Copy out word for word every entry from the line containing "SALAV Quicksteam Handheld Garment Steamer" down to the line containing "Teufel Airy test par PlaySense Teufel", including both of those lines. Leave the pictures out of your answer.

- [Entries provided]

————

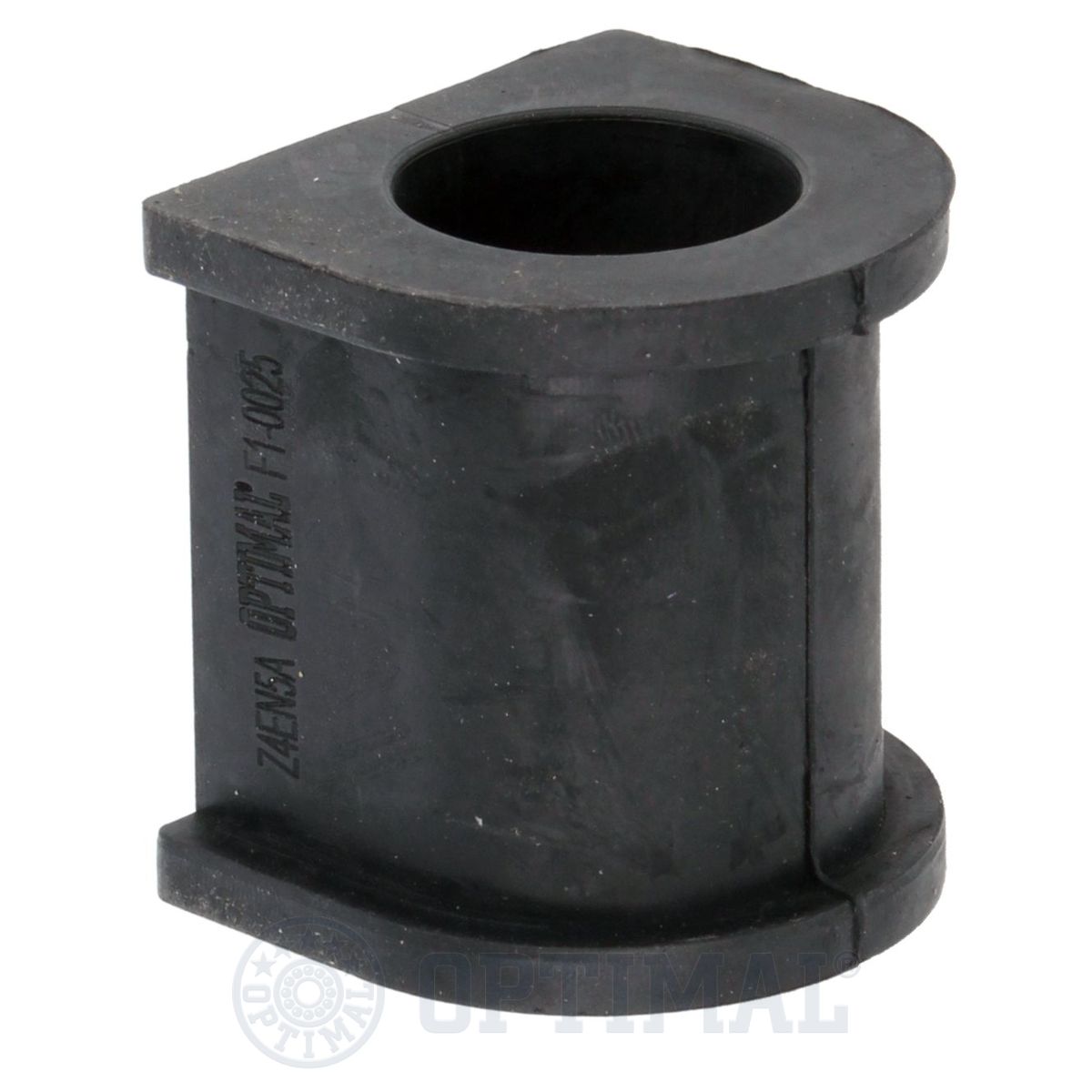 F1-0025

————

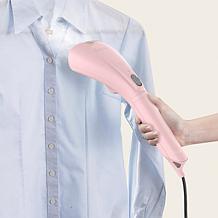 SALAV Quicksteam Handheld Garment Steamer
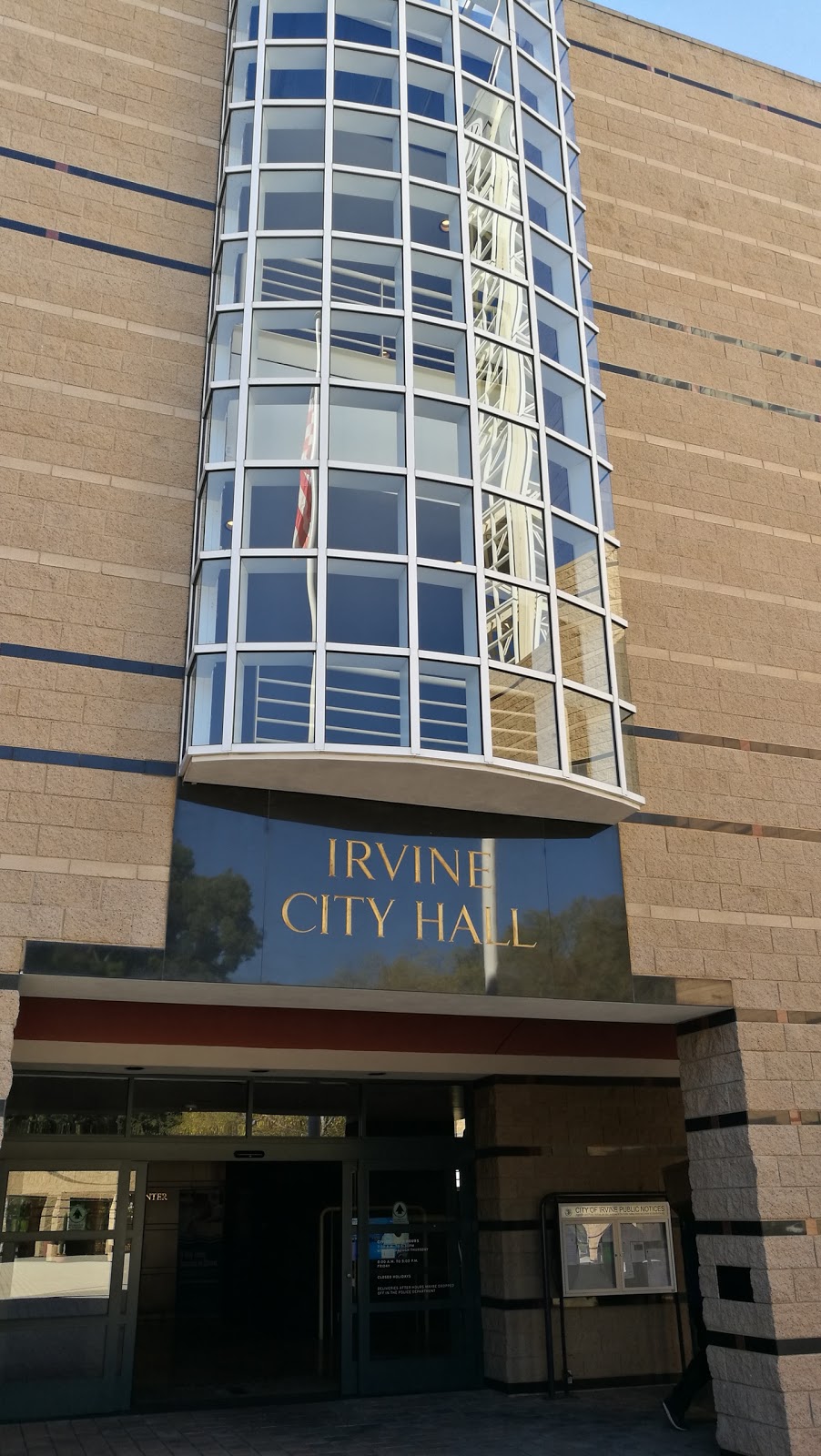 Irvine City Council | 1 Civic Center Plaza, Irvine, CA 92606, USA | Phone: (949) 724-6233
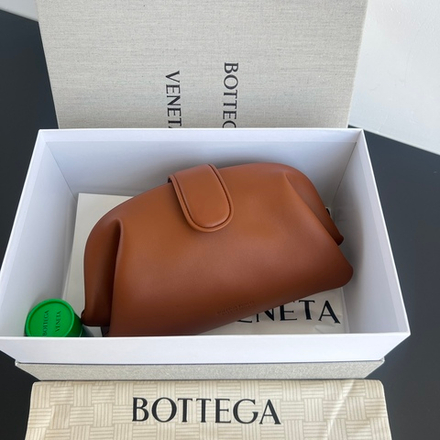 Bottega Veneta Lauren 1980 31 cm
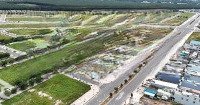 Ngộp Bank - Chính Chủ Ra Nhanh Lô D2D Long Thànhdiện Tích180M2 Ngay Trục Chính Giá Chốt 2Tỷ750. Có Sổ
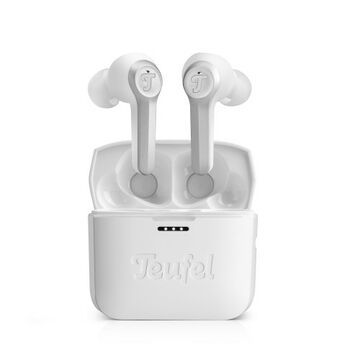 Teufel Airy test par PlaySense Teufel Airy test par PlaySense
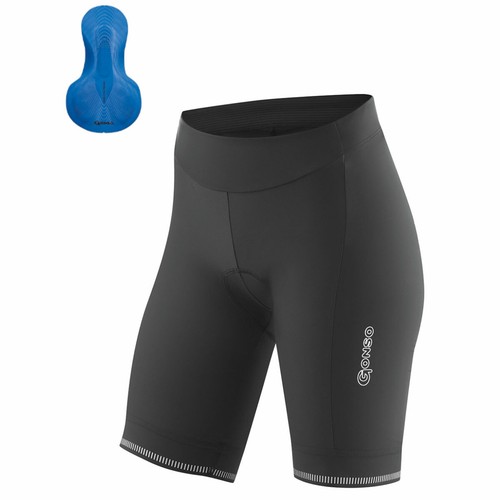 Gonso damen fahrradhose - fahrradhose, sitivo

————

- [Result of this exercise]
 SALAV Quicksteam Handheld Garment Steamer
 Irvine City Council | 1 Civic Center Plaza, Irvine, CA 92606, USA | Phone: (949) 724-6233
 Bottega Veneta Lauren 1980 31 cm
 Ngộp Bank - Chính Chủ Ra Nhanh Lô D2D Long Thànhdiện Tích180M2 Ngay Trục Chính Giá Chốt 2Tỷ750. Có Sổ
 Teufel Airy test par PlaySense Teufel Airy test par PlaySense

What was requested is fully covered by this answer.